* Text shown
For blocks, Yes radix_tree_next_hole() is the perfect fit. But for
objects (and files) it is i_size_read(). The objects/files server usually
determines it's topology according to file-size. And it does not have any
bigger resources because of holes or no holes. (The files example I think of
is CEPH)

So for objects the wasting factor is the actual i_size extending as a cause
of layout_get, and not the number of pages served. So for us the gain is if
client, that has a much newer information about i_size, sends it on first
layout_get. Though extending file size only once on first layout_get and
not on every layout_get.

So the small change I want is:

+enum pnfs_layout_get_strategy {
+	PLGS_USE_ISIZE,
+	PLGS_SEARCH_FIRST_HOLE,
+	PLGS_ALL_FILE,
+};

-pnfs_generic_pg_init_write(struct nfs_pageio_descriptor *pgio, struct nfs_page *req)
+pnfs_generic_pg_init_write(struct nfs_pageio_descriptor *pgio, struct nfs_page *req,
+			    enum pnfs_layout_get_strategy plgs)


 ...

+	if (pgio->pg_dreq == NULL) {
+		switch (plgs) {
+		case PLGS_SEARCH_FIRST_HOLE: 
+			wb_size = pnfs_num_dirty_bytes(pgio->pg_inode, req->wb_index);
+			break;
+		case PLGS_USE_ISIZE:
+			wb_size = i_size_read() - req_offset(req);
+			break;
+		case PLGS_ALL_FILE:
+			wb_size = NFS4_MAX_UINT64;
+			break;
+		default:
+			WARN_ON(1);
+			wb_size = PAGE_SIZE;
+	}
+	else
+		wb_size = nfs_dreq_bytes_left(pgio->pg_dreq);

The call to pnfs_generic_pg_init_write is always made by the LD's .pg_init
and each LD should pass the proper pnfs_layout_get_strategy flag.

But yes, this is much more like it. Thanks again, nice progress.

Thanks
Boaz

* Given records
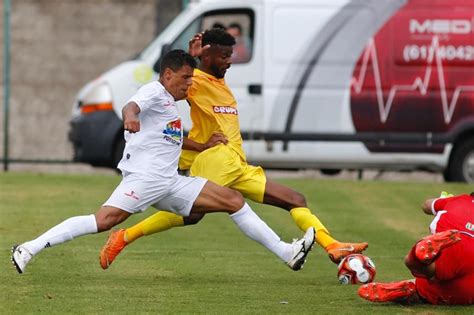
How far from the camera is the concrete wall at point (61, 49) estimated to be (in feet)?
71.3

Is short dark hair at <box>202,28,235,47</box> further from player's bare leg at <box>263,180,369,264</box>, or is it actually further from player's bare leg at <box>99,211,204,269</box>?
player's bare leg at <box>99,211,204,269</box>

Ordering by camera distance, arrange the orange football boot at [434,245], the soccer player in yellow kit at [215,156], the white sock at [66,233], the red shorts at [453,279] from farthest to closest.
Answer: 1. the soccer player in yellow kit at [215,156]
2. the white sock at [66,233]
3. the red shorts at [453,279]
4. the orange football boot at [434,245]

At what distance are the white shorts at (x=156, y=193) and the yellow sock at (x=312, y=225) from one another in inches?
32.7

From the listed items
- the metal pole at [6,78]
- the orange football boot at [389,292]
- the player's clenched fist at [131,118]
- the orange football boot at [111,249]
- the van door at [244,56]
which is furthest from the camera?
the metal pole at [6,78]

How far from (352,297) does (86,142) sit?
9492 millimetres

* Work to do
a – List every enumerator that the post defines in the pnfs_layout_get_strategy enum.
b – Reproduce the rows from the line holding "From the listed items" through the last line of the rows, inclusive.
The post and the rows have no connection to each other.

* Answers to the exercises
a –
PLGS_USE_ISIZE
PLGS_SEARCH_FIRST_HOLE
PLGS_ALL_FILE

b –
From the listed items
- the metal pole at [6,78]
- the orange football boot at [389,292]
- the player's clenched fist at [131,118]
- the orange football boot at [111,249]
- the van door at [244,56]
which is furthest from the camera?
the metal pole at [6,78]

How far from (352,297) does (86,142) sit?
9492 millimetres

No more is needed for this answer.